▶ **What is being asked**:
From the data below, return only the lines from the one with "Hơn 52.000ha lúa" through the one with "Camellia 'Adelina Patti'", exact and inclusive, with pictures left out.
(Data shown begins)
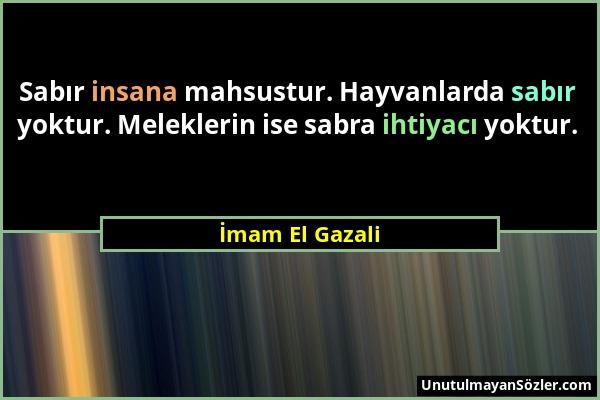 İmam El Gazali - Sabır insana mahsustur. Hayvanlarda sabır yoktur. Meleklerin ise sabra ihtiyacı yoktur....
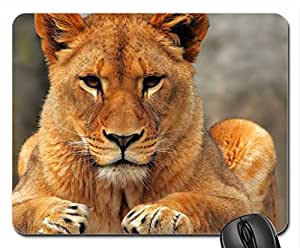 Lion Mouse Pad, Mousepad (Cats Mouse Pad)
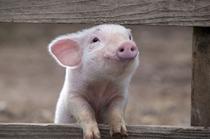 animal-cute-funny-pig-pink-Favim.com-128595_large.jpg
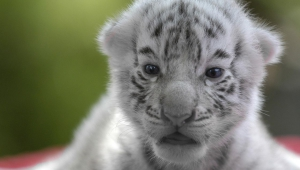 Newborn White Tiger Cubs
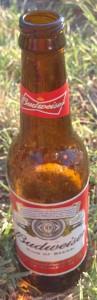 Boisson - Budweiser (1)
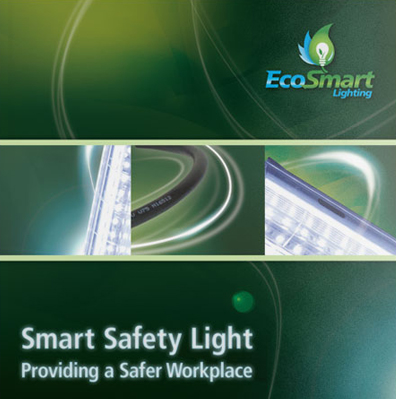 EcoSmart Lighting Book Design and Printing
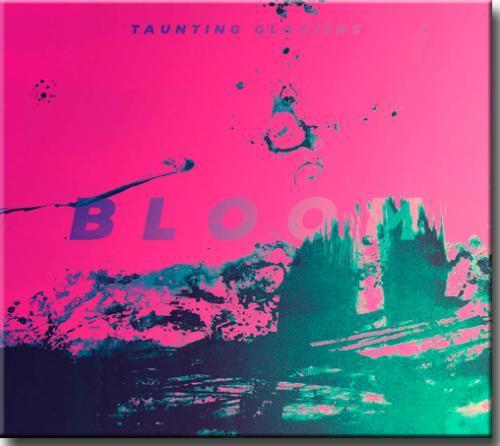 Cd Tauting Glaciers - Bloom
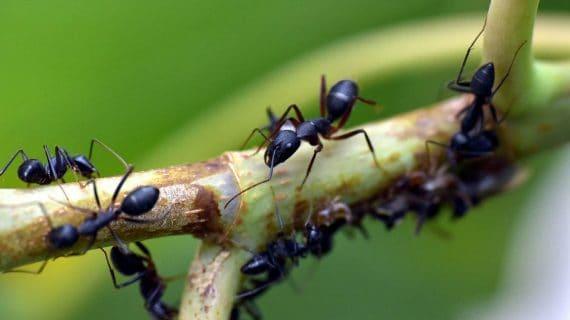 Mravce v záhrade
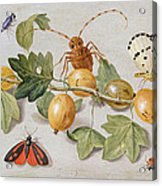 Still Life Of Branch Of Gooseberries Acrylic Print by Jan Van Kessel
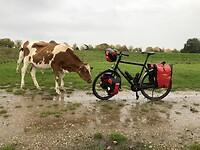 (natte) koe te bang voor mij, maar te nieuwsgierig naar mijn fiets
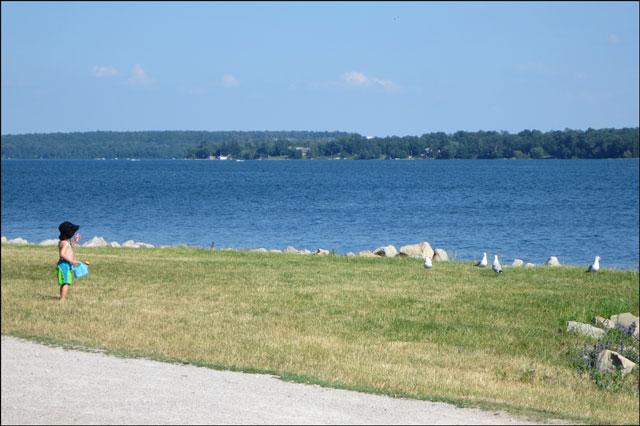 child-and-gulls-beside-lake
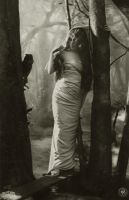 Vintage woman in the forest 002 by MementoMori-stock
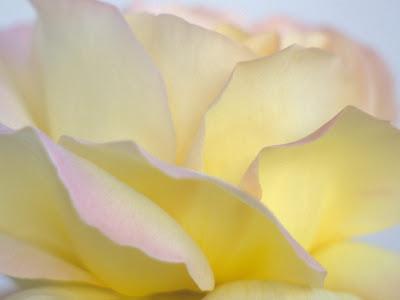 petalos-de-una-rosa-de-color amarillo-claro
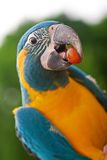 Yellow and Green Parrot. With a grape in between it's beak Royalty Free Stock Photography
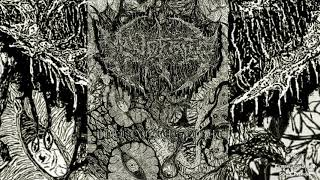 ▶ MINDEATER - Perpetual Rot-☠(TRACK PREMIERE 2020)☠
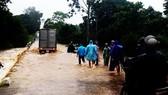 Hơn 52.000ha lúa chưa kịp thu hoạch trước bão số 12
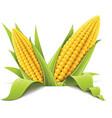 Couple corncob vector image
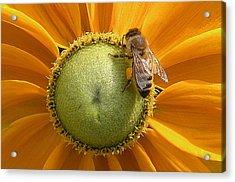 Pollen Time Acrylic Print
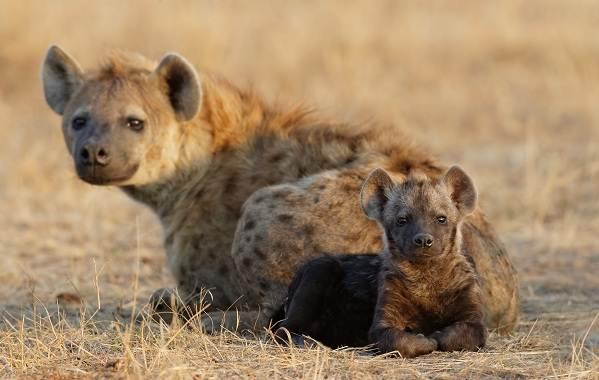 Животные-саванны-Описания-названия-и-особенности-животных-саванны-32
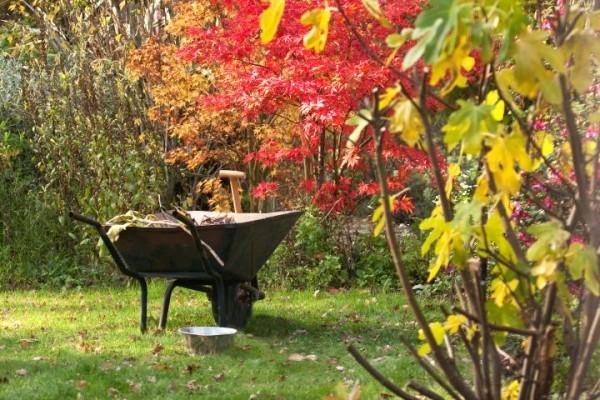 Garten im Herbst Was jetzt zu tun ist schubkarre im herbstgarten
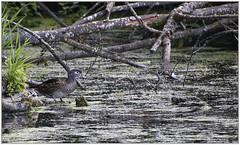 In the Swamp (robinlamb1) Tags: nature aixsponsa woodduck duck bird animal outdoor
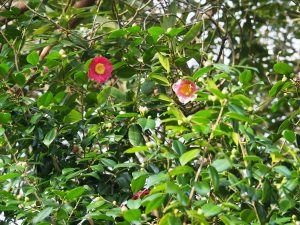 Camellia 'Adelina Patti'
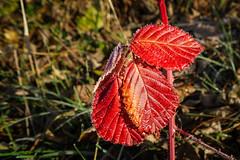 die letzten herbstlichen Farben / the last signs of Autumn (ulibrox) Tags: deutschland herbst pfaffenhofenanderglonn jahreszeit laub pflanzen bayern unterumbach perfecteffects bavaria germany on1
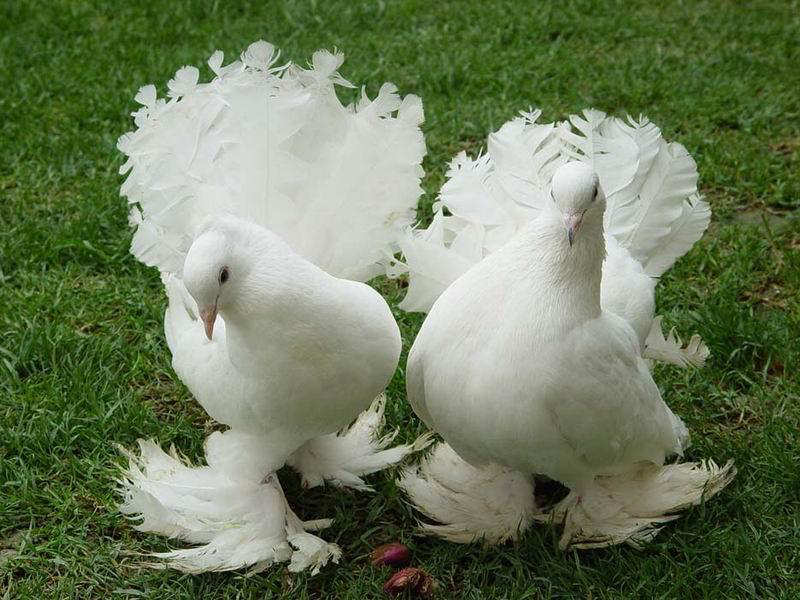 You2Bwill2Bnever2Bfind2BROyal2BPigeons2Bas2BBeautiful2Bas2Bthis2B 4  - Royal Pigeons : Beautiful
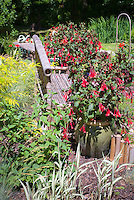 Fuchsia in pot container, ornamental grass, Sambucus, garden bench made of bamboo, Asian Oriental feel, Phalaris ribbon grass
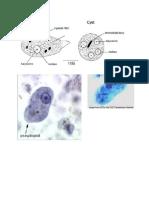 Parts of Amoeba proteus and Entamoeba histolytica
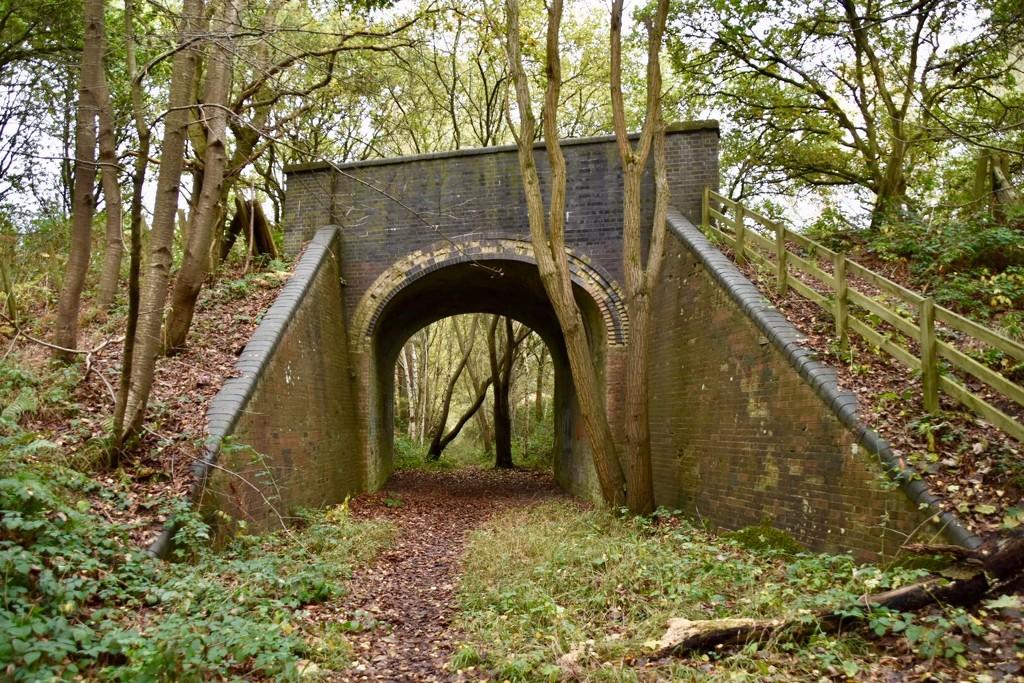Old Railway Bridge by gillian1912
(Data shown ends)
▶ **Solution for this exercise**:
 Hơn 52.000ha lúa chưa kịp thu hoạch trước bão số 12
 Couple corncob vector image
 Pollen Time Acrylic Print
 Животные-саванны-Описания-названия-и-особенности-животных-саванны-32
 Garten im Herbst Was jetzt zu tun ist schubkarre im herbstgarten
 In the Swamp (robinlamb1) Tags: nature aixsponsa woodduck duck bird animal outdoor
 Camellia 'Adelina Patti'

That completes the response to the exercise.